> What is asked:
Reproduce every row below word for word, without altering anything.

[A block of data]
□ □ □ □ □ □ □

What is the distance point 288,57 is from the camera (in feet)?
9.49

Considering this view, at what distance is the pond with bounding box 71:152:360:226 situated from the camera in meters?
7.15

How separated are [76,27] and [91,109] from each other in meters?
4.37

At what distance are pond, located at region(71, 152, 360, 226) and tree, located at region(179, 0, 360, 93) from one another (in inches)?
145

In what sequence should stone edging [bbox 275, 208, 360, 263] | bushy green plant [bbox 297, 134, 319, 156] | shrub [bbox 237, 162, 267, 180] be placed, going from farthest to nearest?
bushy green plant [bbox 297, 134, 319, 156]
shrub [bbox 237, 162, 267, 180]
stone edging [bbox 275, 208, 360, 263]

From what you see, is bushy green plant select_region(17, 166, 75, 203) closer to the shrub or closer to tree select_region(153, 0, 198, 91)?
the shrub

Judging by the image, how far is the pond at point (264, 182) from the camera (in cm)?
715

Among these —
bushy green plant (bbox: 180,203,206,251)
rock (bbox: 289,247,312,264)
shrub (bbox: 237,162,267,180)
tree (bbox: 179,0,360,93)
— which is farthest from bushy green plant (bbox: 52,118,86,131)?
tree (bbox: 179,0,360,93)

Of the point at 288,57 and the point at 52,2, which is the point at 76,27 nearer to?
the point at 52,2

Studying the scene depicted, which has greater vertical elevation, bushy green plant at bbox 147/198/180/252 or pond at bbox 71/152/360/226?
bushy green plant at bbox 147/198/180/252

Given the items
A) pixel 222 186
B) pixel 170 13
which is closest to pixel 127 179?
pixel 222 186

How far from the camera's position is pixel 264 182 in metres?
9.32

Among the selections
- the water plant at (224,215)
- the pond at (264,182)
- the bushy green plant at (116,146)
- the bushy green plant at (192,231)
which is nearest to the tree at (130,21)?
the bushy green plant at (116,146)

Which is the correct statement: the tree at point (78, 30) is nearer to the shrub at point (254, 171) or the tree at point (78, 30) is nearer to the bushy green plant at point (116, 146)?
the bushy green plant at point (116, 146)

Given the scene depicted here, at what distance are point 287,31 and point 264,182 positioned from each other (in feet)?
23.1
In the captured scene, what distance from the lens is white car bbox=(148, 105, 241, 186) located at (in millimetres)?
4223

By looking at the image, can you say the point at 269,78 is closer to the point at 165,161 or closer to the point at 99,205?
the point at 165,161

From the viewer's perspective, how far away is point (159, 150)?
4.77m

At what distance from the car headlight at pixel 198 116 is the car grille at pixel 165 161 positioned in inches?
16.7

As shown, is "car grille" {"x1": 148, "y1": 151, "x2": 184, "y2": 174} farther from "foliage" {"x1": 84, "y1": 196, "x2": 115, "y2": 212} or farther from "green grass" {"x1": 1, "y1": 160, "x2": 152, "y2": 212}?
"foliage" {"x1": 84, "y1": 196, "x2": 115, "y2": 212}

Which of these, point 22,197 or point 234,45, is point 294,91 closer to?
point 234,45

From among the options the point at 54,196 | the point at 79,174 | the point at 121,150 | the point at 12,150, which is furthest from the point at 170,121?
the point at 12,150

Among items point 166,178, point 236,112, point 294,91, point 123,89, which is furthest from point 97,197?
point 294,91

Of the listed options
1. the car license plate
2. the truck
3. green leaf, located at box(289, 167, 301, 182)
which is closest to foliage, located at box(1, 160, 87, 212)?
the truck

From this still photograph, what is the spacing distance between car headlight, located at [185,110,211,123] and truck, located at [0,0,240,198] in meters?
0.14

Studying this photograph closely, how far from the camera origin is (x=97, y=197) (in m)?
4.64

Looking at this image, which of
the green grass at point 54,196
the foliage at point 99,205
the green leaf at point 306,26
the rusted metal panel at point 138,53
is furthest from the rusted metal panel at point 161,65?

□ □ □ □ □ □ □

> Solution:
What is the distance point 288,57 is from the camera (in feet)?
9.49

Considering this view, at what distance is the pond with bounding box 71:152:360:226 situated from the camera in meters?
7.15

How separated are [76,27] and [91,109] from each other in meters?
4.37

At what distance are pond, located at region(71, 152, 360, 226) and tree, located at region(179, 0, 360, 93) from one another (in inches)?
145

In what sequence should stone edging [bbox 275, 208, 360, 263] | bushy green plant [bbox 297, 134, 319, 156] | shrub [bbox 237, 162, 267, 180] be placed, going from farthest to nearest?
bushy green plant [bbox 297, 134, 319, 156]
shrub [bbox 237, 162, 267, 180]
stone edging [bbox 275, 208, 360, 263]

From what you see, is bushy green plant select_region(17, 166, 75, 203) closer to the shrub or closer to tree select_region(153, 0, 198, 91)?
the shrub

Judging by the image, how far is the pond at point (264, 182) from the camera (in cm)?
715

Among these —
bushy green plant (bbox: 180,203,206,251)
rock (bbox: 289,247,312,264)
shrub (bbox: 237,162,267,180)
tree (bbox: 179,0,360,93)
— which is farthest from bushy green plant (bbox: 52,118,86,131)?
tree (bbox: 179,0,360,93)

Of the point at 288,57 and the point at 52,2, which is the point at 76,27 nearer to?
the point at 52,2

Studying the scene depicted, which has greater vertical elevation, bushy green plant at bbox 147/198/180/252 or pond at bbox 71/152/360/226?
bushy green plant at bbox 147/198/180/252

Given the items
A) pixel 222 186
B) pixel 170 13
which is closest to pixel 127 179?
pixel 222 186

How far from the camera's position is pixel 264 182 in metres?
9.32

Among the selections
- the water plant at (224,215)
- the pond at (264,182)
- the bushy green plant at (116,146)
- the bushy green plant at (192,231)
which is nearest to the tree at (130,21)?
the bushy green plant at (116,146)

Which is the correct statement: the tree at point (78, 30) is nearer to the shrub at point (254, 171) or the tree at point (78, 30) is nearer to the bushy green plant at point (116, 146)?
the bushy green plant at point (116, 146)

Given the scene depicted here, at what distance are point 287,31 and point 264,182 positioned from each other (in feet)?
23.1
In the captured scene, what distance from the lens is white car bbox=(148, 105, 241, 186) located at (in millimetres)?
4223

By looking at the image, can you say the point at 269,78 is closer to the point at 165,161 or closer to the point at 99,205?
the point at 165,161

From the viewer's perspective, how far away is point (159, 150)?
4.77m

At what distance from the car headlight at pixel 198 116 is the car grille at pixel 165 161 positioned in inches?
16.7

As shown, is "car grille" {"x1": 148, "y1": 151, "x2": 184, "y2": 174} farther from "foliage" {"x1": 84, "y1": 196, "x2": 115, "y2": 212} or farther from "green grass" {"x1": 1, "y1": 160, "x2": 152, "y2": 212}?
"foliage" {"x1": 84, "y1": 196, "x2": 115, "y2": 212}

Which of these, point 22,197 or point 234,45, is point 294,91 closer to?
point 234,45

From among the options the point at 54,196 | the point at 79,174 | the point at 121,150 | the point at 12,150, which is furthest from the point at 170,121?
the point at 12,150

Among items point 166,178, point 236,112, point 294,91, point 123,89, which is furthest from point 97,197?
point 294,91

Of the listed options
1. the car license plate
2. the truck
3. green leaf, located at box(289, 167, 301, 182)
which is closest to foliage, located at box(1, 160, 87, 212)?
the truck

From this still photograph, what is the spacing distance between car headlight, located at [185,110,211,123] and truck, located at [0,0,240,198] in meters?
0.14

Studying this photograph closely, how far from the camera origin is (x=97, y=197) (in m)?
4.64

Looking at this image, which of
the green grass at point 54,196
the foliage at point 99,205
the green leaf at point 306,26
the rusted metal panel at point 138,53
is furthest from the rusted metal panel at point 161,65?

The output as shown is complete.